# Trecho fornecido

++++++

Nelson Pellegrino endossou:
O sentimento que levarei ao
presidente Lula é que a maioria da bancada apóia o acordo.
Nas reuniões da bancada, o
clima era quente. Os principais aliados do governo na Casa reclamaram
de terem suportado vaias por nada. Um grupo, liderado por Paulo Pimenta
(PT-RS), ameaça até apresentar uma proposta alternativa
à do governo.
Essa proposta penaliza os
pobres e beneficia os mais altos salários. Sabe o que acontece
com quem ganha até R$ 2.400? Trabalha mais sete, dez anos
criticou.
Contra burguês, vote
13. Por enquanto ironizou Durval Orlato (PT-SP), enquanto os radicais
do partido comemoravam a decisão do governo de ceder às
negociações.

++++++

# Bloco de dados
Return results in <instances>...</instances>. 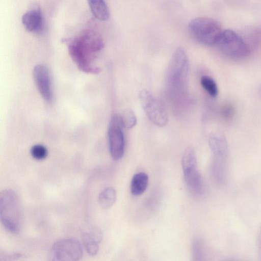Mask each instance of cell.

++++++

# Tarefas propostas
A: No trecho sobre a bancada do PT e o acordo com o governo, quem lidera o grupo que ameaça apresentar uma proposta alternativa?
B: Escreva a continuação do trecho sobre a bancada do PT e o acordo com o governo, começando logo depois da última frase dele.

# Respostas às tarefas
A: Paulo Pimenta (PT-RS).

B:
Henrique Fontana (PT-RS) até
brincou:
Se eu soubesse disso na segunda-feira,
não teria levado tanta vaia em Porto Alegre.
Genoino: partido fecha questão na reunião do diretório
nacional
Segundo Genoino, o partido deverá
fechar questão sobre o assunto na reunião do diretório
nacional do PT, que começa amanhã, mesmo que isso contrarie
a posição do governo. Fontes petistas disseram que as mudanças
abriram uma crise entre o governo e o Campo Majoritário, tendência
predominante no PT que vinha apoiando incondicionalmente as ações
do presidente Lula. Em reunião tensa ontem à tarde, em São
Paulo, líderes do Campo Majoritário decidiram fechar questão
em torno da proposta original do governo.
As bancadas do PT na Câmara
e no Senado e a comissão executiva nacional do partido deverão
ter autonomia para fechar questão sobre os demais pontos das mudanças,
desde que não contrariem a decisão que o diretório
nacional tomará até domingo. A proibição de
voto contrário às decisões do diretório nacional
também deverá ser reiterada.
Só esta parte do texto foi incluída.